With a looming Friday deadline to avert a government shutdown, Obama invited Reid and Boehner to talk again within the confines of the White House. But both Democrats and Republicans are firm in their positions. Democrats say $33 billion in cuts is enough. Republicans want $40 billion. Democrats say the controversial policy riders are a non-starter. Republicans want them considered. All the while, a senior administration official said 800,000 federal workers could be affected if the negotiators don't strike a deal.
"We want to avoid a shutdown and the terrible consequences that would follow. The only thing Republicans are trying to avoid is making tough choices," Reid said on the floor.
When the majority leader opened the floor earlier Wednesday, he came bearing a similar message.
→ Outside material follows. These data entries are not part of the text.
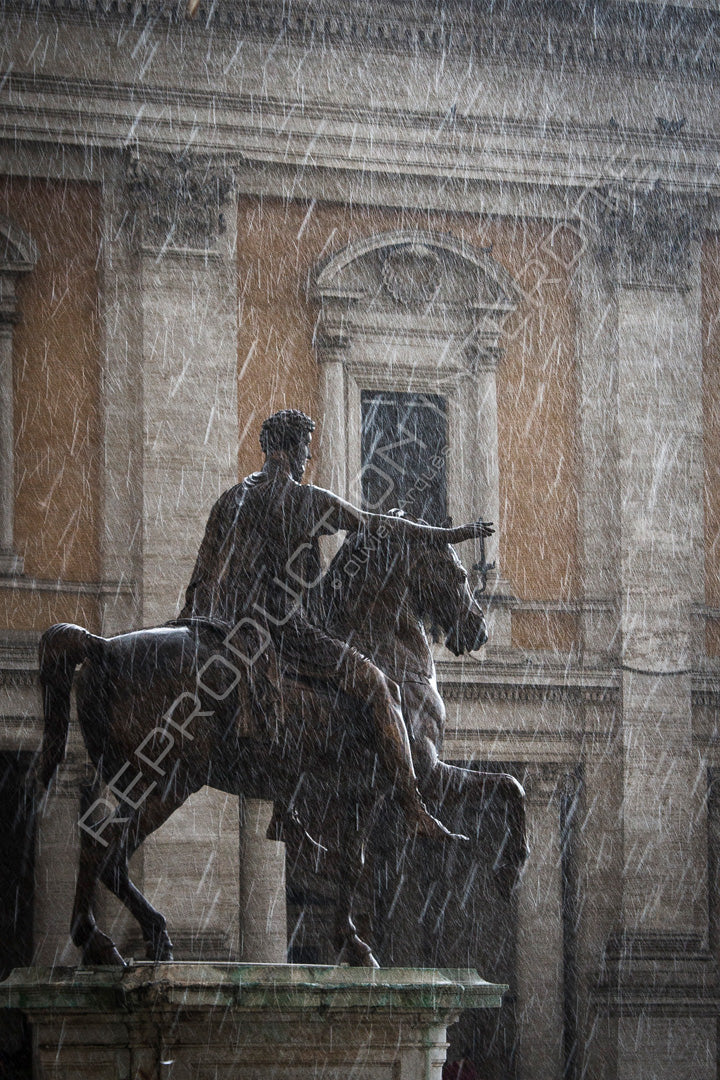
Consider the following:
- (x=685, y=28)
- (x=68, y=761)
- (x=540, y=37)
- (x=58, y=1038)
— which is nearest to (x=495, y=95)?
(x=540, y=37)

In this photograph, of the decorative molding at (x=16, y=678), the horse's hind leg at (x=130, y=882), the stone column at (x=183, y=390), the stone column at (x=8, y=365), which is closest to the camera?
the horse's hind leg at (x=130, y=882)

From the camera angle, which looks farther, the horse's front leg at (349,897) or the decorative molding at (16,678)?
the decorative molding at (16,678)

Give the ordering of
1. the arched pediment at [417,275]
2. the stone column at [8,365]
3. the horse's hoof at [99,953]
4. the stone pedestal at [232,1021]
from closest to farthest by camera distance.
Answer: the stone pedestal at [232,1021]
the horse's hoof at [99,953]
the stone column at [8,365]
the arched pediment at [417,275]

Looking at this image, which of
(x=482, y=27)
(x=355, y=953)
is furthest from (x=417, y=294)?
(x=355, y=953)

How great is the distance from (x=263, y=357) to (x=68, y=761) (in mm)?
3677

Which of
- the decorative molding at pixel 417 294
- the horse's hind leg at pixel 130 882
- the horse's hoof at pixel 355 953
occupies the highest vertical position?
the decorative molding at pixel 417 294

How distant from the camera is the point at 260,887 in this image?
1538 cm

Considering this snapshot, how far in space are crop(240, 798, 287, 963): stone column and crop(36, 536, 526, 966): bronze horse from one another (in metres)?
7.16

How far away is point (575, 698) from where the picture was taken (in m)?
16.5

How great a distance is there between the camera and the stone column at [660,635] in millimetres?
15812

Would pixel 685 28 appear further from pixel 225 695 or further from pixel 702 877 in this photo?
pixel 225 695

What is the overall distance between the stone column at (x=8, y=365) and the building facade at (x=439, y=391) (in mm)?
27

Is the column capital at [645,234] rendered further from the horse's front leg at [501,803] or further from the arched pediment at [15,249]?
the horse's front leg at [501,803]

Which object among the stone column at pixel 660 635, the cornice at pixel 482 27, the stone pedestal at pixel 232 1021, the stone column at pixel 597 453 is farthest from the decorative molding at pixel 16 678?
the stone pedestal at pixel 232 1021
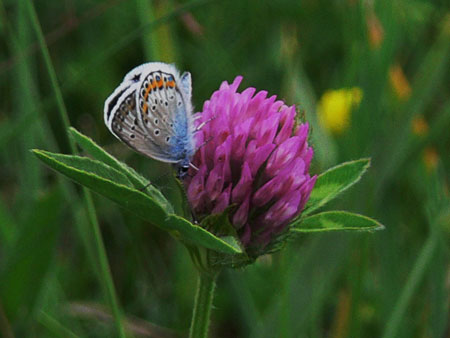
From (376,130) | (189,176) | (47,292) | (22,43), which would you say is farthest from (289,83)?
(189,176)

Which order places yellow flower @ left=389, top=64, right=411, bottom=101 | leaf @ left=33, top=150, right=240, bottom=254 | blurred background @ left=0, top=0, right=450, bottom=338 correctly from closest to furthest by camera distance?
leaf @ left=33, top=150, right=240, bottom=254
blurred background @ left=0, top=0, right=450, bottom=338
yellow flower @ left=389, top=64, right=411, bottom=101

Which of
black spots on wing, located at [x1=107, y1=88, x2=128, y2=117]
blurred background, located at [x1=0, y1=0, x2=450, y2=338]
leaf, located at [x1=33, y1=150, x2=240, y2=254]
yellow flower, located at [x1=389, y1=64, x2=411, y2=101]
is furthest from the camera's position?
yellow flower, located at [x1=389, y1=64, x2=411, y2=101]

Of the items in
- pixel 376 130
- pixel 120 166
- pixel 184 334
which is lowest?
pixel 184 334

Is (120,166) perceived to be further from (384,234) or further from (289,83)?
(289,83)

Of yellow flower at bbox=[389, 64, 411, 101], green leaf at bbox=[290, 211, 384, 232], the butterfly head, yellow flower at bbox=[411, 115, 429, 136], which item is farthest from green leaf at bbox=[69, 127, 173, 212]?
yellow flower at bbox=[389, 64, 411, 101]

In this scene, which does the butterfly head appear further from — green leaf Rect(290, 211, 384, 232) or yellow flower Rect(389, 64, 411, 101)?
yellow flower Rect(389, 64, 411, 101)

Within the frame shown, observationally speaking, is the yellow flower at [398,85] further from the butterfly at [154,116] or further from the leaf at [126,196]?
the leaf at [126,196]

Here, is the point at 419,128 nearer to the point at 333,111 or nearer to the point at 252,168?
the point at 333,111
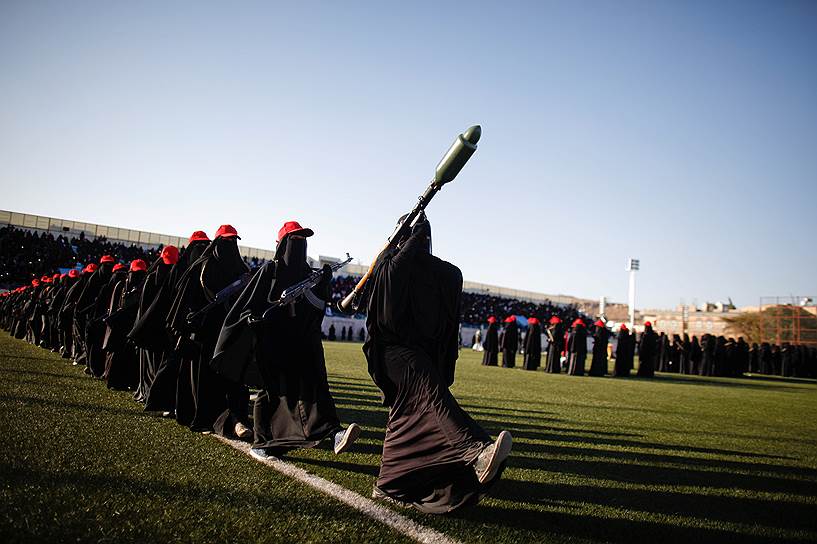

But perhaps in a sign of what was to come by day's end, Minority Leader Mitch McConnell pointed to the one-week proposal -- and the Democrat's rejection of it -- as a sign Reid and the White House were not serious about keeping the government funded and that the blame ultimately would fall on them.
"Throughout this entire debate, Republicans have not only said that we'd prefer a bipartisan agreement that funds the government and protects defense spending at a time when we've got American troops fighting in two wars. There is a Republican plan on the table right now that would do just that," McConnell said. "Democrats can accept that proposal, or they can reject it. But they can't blame anyone but themselves if a shutdown does occur. Because they've done nothing to prevent it."